WHAT YOU WILL DO: Update the items below that run from the line that has "Beware the Alley Fonts (Dyslexic Font)" through the line that has "Lagu MƯA CHIỀU - Leon Vũ (Nhạc sĩ ANH BẰNG)", replacing "Stories Of Hope" with "Tales Of Hope" and leaving everything else unchanged. Give only those lines, without the pictures.

RECORDS FOR THE EXERCISE:
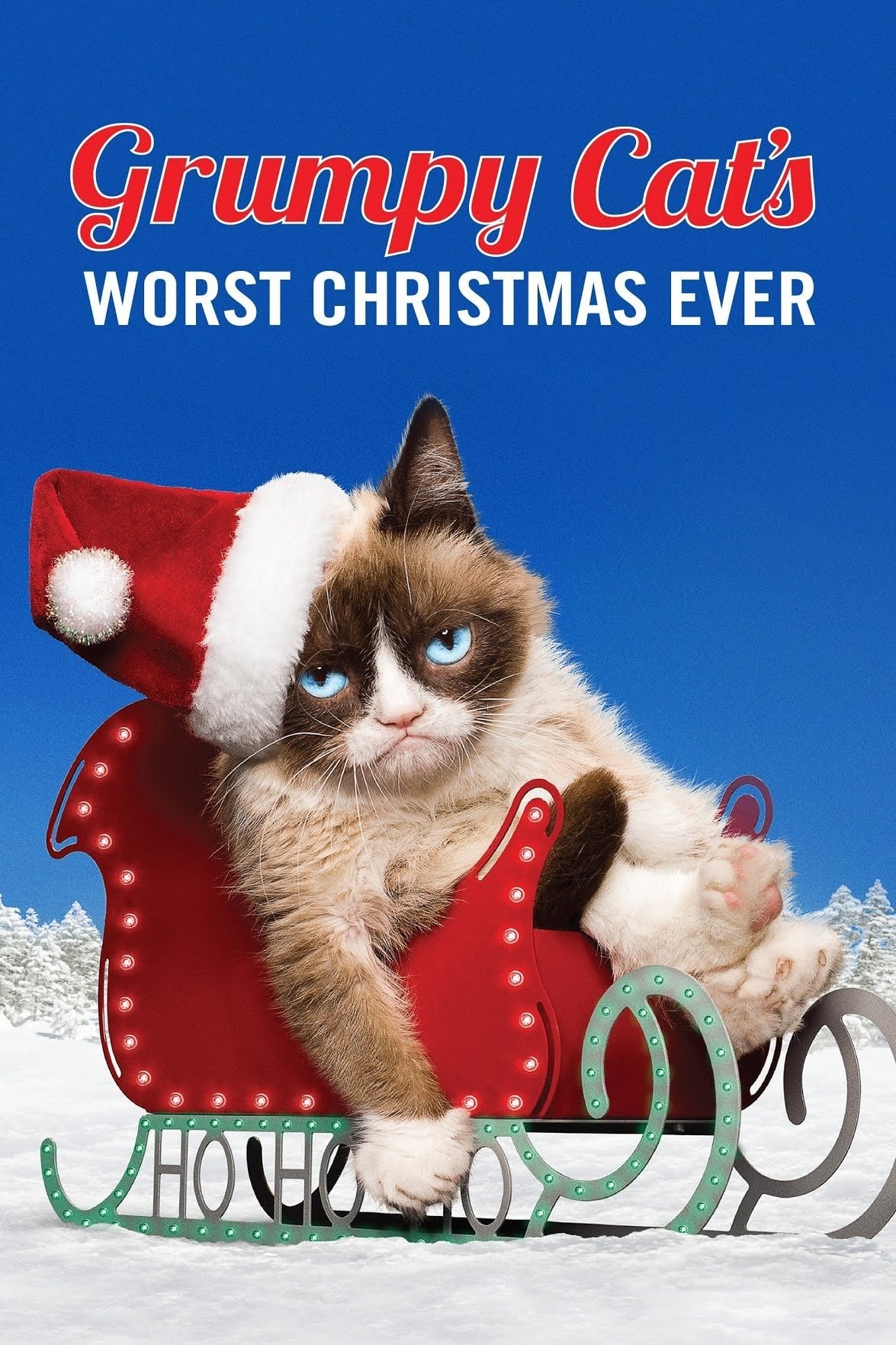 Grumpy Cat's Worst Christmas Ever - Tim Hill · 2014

* * *

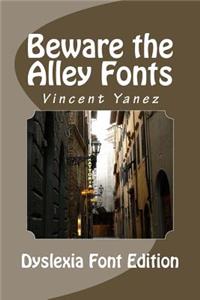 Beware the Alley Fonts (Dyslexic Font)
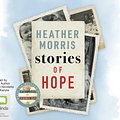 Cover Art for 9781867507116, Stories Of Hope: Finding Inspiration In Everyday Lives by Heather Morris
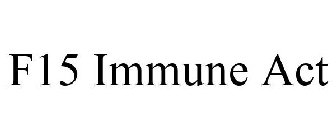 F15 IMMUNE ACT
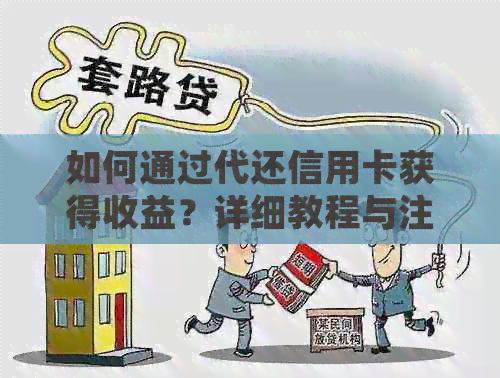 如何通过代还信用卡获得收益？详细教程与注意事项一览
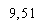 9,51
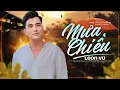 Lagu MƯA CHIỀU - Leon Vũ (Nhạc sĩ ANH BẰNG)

OUTPUT OF THE EXERCISE:
 Beware the Alley Fonts (Dyslexic Font)
 Cover Art for 9781867507116, Tales Of Hope: Finding Inspiration In Everyday Lives by Heather Morris
 F15 IMMUNE ACT
 如何通过代还信用卡获得收益？详细教程与注意事项一览
 9,51
 Lagu MƯA CHIỀU - Leon Vũ (Nhạc sĩ ANH BẰNG)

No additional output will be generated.